***** Excerpt provided *****

# I saw this dude hold up two tables with his teeth.



## Thesemindz (Feb 22, 2004)

He had two small like restaurant tables stacked on top of each other and they used a forklift to raise them up to bite level. Then he bites on and they take away the lift and this guy starts spinning in a circle with two tables in his teeth. They said it was like 240 pounds or something I don't know. Then they started talking about how we could normally only bite down so hard and that our maximum bite capacity is like twenty pounds less then where our teeth start to break. Some discovery show or something.

Anyway, this got me curious. Just how strong is the jaw. I mean, pounds of pressure? Can the teeth be pried open? How does it break? How much stress applied at which angles? I mean, I've been hit in the jaw and I've hit people in the jaw, I'm just wondernig if anyone knows any specifics. What about splitting the point of the jaw. I knew a guy who knew a guy who split a guys jaw with an elbow smash. And two guys tell the same story. Does this corrolate with anyone else's experience?

I've seen some nasty jaw damage. At least on film. I've been lucky enough not to have any of my training partners or instructors get badly hurt. There was a scene in a movie that haunts my dreams where a kid had his teeth on a curb. That's really rather hideous in my opinion.

***** Entries provided *****

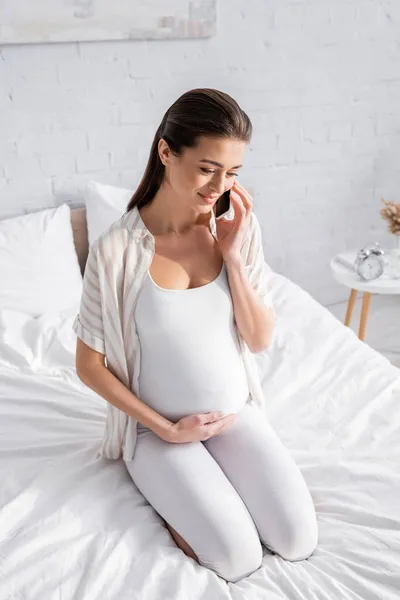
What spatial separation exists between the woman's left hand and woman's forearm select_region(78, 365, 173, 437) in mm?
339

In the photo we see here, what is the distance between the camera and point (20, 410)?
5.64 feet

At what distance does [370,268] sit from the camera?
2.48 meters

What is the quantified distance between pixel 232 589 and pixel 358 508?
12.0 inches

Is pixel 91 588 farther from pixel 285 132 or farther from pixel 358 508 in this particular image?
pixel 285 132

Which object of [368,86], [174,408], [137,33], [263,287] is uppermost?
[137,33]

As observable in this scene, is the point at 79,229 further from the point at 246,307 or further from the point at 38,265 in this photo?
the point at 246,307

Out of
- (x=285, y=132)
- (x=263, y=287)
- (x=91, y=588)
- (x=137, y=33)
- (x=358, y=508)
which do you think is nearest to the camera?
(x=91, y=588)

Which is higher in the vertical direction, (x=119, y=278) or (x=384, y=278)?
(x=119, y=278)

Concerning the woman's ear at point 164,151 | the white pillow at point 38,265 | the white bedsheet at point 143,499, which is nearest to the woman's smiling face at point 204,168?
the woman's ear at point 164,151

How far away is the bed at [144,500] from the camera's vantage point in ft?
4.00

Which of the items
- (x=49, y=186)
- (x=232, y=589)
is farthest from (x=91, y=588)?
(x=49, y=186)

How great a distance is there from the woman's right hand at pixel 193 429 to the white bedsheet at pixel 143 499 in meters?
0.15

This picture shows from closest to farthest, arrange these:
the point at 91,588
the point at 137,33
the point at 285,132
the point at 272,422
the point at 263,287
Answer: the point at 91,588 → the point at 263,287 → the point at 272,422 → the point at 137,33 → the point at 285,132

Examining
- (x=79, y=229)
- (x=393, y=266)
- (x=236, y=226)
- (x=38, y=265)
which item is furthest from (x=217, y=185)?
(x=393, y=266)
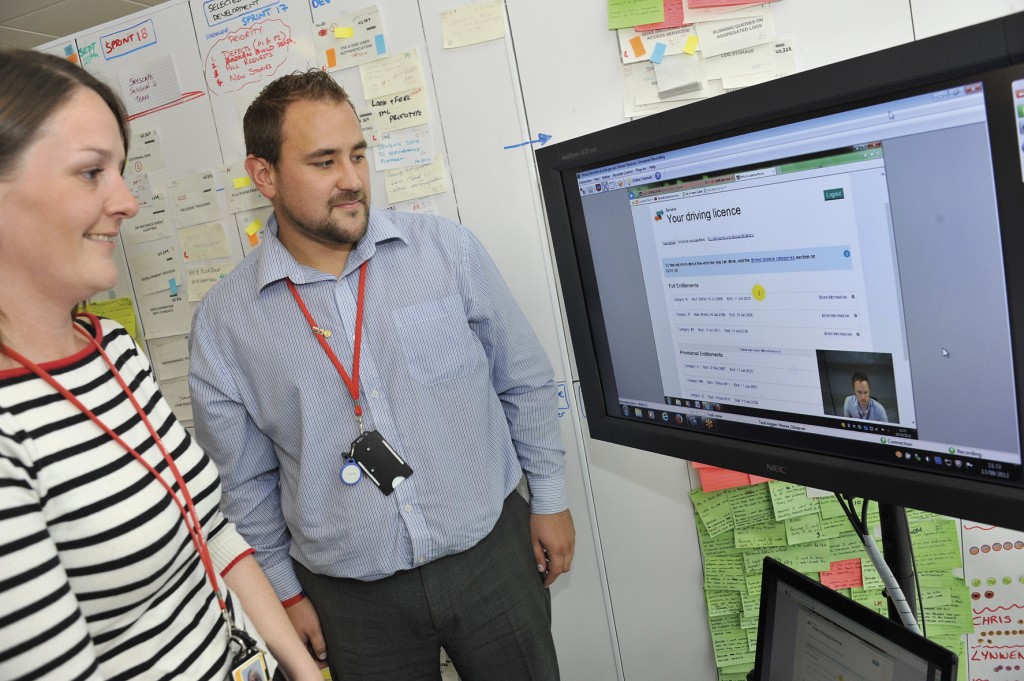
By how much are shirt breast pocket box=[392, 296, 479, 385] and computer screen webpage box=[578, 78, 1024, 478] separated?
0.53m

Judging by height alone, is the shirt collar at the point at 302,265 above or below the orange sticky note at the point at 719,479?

*****

#### Questions
[A] In the forum post about jaw strength, what was used to raise the tables to bite level?
[B] Sum up the forum post about jaw strength in two sentences.
The lines have nothing to do with the forum post about jaw strength.

#### Solutions by task
[A] A forklift.

[B] The poster describes a show where a man held two stacked restaurant tables in his teeth and spun in a circle, and recalls the claim that our maximum bite is about twenty pounds less than where our teeth start to break. Curious about how strong the jaw is and how it breaks, the poster asks whether anyone knows specifics and mentions a secondhand story of a jaw split by an elbow smash.